A (somewhat) common problem in geometry and optimization deals with how to most efficiently pack $n$ rigid disks inside a given container of some fixed size and shape (e.g. a circular container, a rectangular container, etc). I'm curious whether any work has been done on the question of circle packing in a container with an elastic boundary, the shape of which is allowed to vary.
It seems to me that, if we allow a collection of circles to be enclosed in an elastic container, the most efficient packing should be the packing that minimized the stretching of the elastic - i.e. its perimeter. The question, then, can be stated:
Given a collection of $n$ unit disks, find a placement of the disks and a closed piecewise smooth curve such that
- None of the disks overlap
- Every disk is enclosed by the curve
- The length of the curve is minimized
Obviously, this is a very difficult problem, so I don't expect any solutions below. However, I'd be grateful for any references on existing work on this question (if any exist).
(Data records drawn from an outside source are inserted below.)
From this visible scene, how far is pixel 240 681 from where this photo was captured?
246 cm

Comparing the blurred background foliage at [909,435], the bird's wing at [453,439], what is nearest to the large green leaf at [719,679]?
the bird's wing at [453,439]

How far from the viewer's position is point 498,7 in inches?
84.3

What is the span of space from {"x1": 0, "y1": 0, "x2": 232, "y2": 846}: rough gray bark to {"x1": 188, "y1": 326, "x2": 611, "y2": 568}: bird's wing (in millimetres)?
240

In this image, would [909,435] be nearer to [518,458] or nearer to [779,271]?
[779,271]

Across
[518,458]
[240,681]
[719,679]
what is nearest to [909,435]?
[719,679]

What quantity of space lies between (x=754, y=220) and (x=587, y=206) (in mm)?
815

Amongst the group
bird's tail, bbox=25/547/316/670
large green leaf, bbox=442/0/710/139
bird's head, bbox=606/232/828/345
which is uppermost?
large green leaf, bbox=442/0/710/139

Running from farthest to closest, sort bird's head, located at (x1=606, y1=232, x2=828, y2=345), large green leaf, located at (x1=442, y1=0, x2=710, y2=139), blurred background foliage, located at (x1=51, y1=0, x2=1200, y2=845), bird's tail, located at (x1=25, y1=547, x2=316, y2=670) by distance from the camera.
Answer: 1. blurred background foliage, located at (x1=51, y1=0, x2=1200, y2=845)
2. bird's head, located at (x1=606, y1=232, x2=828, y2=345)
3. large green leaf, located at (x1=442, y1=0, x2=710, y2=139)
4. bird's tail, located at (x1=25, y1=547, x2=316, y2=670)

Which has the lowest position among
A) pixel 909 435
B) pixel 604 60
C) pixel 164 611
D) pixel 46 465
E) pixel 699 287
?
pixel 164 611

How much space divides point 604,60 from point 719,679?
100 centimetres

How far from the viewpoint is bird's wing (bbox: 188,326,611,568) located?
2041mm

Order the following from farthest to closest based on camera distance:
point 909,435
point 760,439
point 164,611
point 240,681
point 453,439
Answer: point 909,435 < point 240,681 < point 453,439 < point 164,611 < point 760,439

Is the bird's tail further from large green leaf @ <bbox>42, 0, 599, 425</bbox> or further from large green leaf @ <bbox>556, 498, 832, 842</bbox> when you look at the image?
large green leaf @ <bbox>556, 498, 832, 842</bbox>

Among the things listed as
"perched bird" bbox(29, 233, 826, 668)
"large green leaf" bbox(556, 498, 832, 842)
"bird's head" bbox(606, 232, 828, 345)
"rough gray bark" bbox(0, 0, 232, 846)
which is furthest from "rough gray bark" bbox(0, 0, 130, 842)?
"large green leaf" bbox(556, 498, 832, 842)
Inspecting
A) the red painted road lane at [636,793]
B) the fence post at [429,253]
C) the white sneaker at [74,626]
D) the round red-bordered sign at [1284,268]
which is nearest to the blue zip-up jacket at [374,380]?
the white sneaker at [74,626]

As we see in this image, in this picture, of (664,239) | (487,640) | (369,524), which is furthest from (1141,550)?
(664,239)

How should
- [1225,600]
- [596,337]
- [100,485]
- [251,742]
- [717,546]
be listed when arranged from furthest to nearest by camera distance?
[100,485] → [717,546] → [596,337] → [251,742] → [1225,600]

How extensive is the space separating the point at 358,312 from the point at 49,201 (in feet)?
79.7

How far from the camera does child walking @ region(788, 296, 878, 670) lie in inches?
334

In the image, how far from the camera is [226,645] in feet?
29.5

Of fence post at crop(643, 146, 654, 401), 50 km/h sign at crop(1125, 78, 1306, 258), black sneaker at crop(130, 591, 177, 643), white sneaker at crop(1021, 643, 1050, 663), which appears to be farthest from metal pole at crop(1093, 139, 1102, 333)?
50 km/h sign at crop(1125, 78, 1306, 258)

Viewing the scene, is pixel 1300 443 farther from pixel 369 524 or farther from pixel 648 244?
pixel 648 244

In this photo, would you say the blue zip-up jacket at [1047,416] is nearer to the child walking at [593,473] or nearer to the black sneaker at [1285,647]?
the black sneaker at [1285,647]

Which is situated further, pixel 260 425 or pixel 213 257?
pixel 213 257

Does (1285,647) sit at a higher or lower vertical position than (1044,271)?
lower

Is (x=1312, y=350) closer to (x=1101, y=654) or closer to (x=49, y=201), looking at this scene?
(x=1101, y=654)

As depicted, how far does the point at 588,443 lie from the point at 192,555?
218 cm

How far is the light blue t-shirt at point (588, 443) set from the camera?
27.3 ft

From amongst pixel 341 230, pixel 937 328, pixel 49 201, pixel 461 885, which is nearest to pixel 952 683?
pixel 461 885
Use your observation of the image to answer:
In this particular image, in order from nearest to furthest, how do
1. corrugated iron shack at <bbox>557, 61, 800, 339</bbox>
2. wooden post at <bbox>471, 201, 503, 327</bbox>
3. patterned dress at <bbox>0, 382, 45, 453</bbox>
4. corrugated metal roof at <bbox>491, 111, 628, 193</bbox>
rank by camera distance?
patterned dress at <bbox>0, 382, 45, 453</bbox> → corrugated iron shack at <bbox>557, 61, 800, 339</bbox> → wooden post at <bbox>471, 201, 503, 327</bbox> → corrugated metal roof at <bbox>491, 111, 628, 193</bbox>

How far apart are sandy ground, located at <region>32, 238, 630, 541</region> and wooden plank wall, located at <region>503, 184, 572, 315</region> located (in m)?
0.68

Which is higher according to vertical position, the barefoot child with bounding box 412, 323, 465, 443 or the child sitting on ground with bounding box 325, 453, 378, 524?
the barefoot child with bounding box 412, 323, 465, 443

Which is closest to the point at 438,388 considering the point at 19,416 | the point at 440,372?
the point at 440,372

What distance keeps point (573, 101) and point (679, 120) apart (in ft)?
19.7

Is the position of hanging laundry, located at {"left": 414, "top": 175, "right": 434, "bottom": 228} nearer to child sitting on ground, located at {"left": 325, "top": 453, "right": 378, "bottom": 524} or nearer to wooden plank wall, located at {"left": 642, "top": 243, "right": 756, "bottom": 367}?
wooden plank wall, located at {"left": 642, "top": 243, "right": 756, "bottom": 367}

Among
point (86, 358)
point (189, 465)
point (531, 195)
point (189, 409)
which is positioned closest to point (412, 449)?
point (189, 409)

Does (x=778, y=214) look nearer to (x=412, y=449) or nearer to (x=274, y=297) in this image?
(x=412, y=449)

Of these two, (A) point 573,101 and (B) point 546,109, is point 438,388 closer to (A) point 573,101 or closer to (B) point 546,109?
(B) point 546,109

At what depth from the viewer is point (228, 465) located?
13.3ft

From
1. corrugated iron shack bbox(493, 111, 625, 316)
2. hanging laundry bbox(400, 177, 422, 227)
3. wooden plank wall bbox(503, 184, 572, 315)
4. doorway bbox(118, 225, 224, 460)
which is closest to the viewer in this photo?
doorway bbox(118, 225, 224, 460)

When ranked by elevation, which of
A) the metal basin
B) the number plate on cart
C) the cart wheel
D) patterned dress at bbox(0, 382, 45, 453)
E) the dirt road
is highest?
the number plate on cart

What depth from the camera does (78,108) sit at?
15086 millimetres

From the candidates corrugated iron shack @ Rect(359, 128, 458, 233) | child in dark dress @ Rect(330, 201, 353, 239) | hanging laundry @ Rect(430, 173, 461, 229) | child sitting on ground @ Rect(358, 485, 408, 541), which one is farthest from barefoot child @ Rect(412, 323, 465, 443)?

My advice would be to start with a class of bounding curves, the curves of constant width (CCW). Read : https://en.wikipedia.org/wiki/Curve_of_constant_width.
From Barbier's theorem, perimeter is $(\pi d)$ for all curves in the family with diameter $d$. Try to solve the simpler problem to pack $n$ disks inside such a curve, for example the Reuleaux triangle or the Stanley Rabinowitz's curve (end of wikipedia paper). Then try the the star construction of CCW. Inversive geometry could be your friend.